INSTRUCTIONS FOR THE TASK
Return the lines from the line containing "4 дома покрашенных" through the last line of the material below, exactly as they appear and with no others.
----
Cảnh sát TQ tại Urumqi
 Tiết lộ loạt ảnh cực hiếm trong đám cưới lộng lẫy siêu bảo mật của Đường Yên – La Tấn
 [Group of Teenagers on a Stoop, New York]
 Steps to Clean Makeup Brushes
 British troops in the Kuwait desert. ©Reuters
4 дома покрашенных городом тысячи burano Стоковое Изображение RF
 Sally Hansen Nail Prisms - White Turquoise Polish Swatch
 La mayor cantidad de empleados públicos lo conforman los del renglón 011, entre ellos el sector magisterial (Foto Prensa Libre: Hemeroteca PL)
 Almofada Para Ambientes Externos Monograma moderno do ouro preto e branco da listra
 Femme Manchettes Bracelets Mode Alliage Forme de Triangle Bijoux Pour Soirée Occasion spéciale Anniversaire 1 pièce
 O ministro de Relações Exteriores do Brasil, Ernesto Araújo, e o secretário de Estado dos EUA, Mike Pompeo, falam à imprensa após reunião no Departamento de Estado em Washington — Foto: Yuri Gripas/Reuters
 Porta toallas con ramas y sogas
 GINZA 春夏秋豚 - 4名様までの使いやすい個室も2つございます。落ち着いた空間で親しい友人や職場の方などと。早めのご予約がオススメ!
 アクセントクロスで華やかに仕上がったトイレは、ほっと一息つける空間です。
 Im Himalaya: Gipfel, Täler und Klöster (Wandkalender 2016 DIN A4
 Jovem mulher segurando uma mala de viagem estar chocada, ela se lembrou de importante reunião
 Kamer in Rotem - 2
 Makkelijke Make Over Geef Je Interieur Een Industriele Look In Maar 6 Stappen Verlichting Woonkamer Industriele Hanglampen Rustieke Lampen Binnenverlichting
----
WRITTEN SOLUTION
4 дома покрашенных городом тысячи burano Стоковое Изображение RF
 Sally Hansen Nail Prisms - White Turquoise Polish Swatch
 La mayor cantidad de empleados públicos lo conforman los del renglón 011, entre ellos el sector magisterial (Foto Prensa Libre: Hemeroteca PL)
 Almofada Para Ambientes Externos Monograma moderno do ouro preto e branco da listra
 Femme Manchettes Bracelets Mode Alliage Forme de Triangle Bijoux Pour Soirée Occasion spéciale Anniversaire 1 pièce
 O ministro de Relações Exteriores do Brasil, Ernesto Araújo, e o secretário de Estado dos EUA, Mike Pompeo, falam à imprensa após reunião no Departamento de Estado em Washington — Foto: Yuri Gripas/Reuters
 Porta toallas con ramas y sogas
 GINZA 春夏秋豚 - 4名様までの使いやすい個室も2つございます。落ち着いた空間で親しい友人や職場の方などと。早めのご予約がオススメ!
 アクセントクロスで華やかに仕上がったトイレは、ほっと一息つける空間です。
 Im Himalaya: Gipfel, Täler und Klöster (Wandkalender 2016 DIN A4
 Jovem mulher segurando uma mala de viagem estar chocada, ela se lembrou de importante reunião
 Kamer in Rotem - 2
 Makkelijke Make Over Geef Je Interieur Een Industriele Look In Maar 6 Stappen Verlichting Woonkamer Industriele Hanglampen Rustieke Lampen Binnenverlichting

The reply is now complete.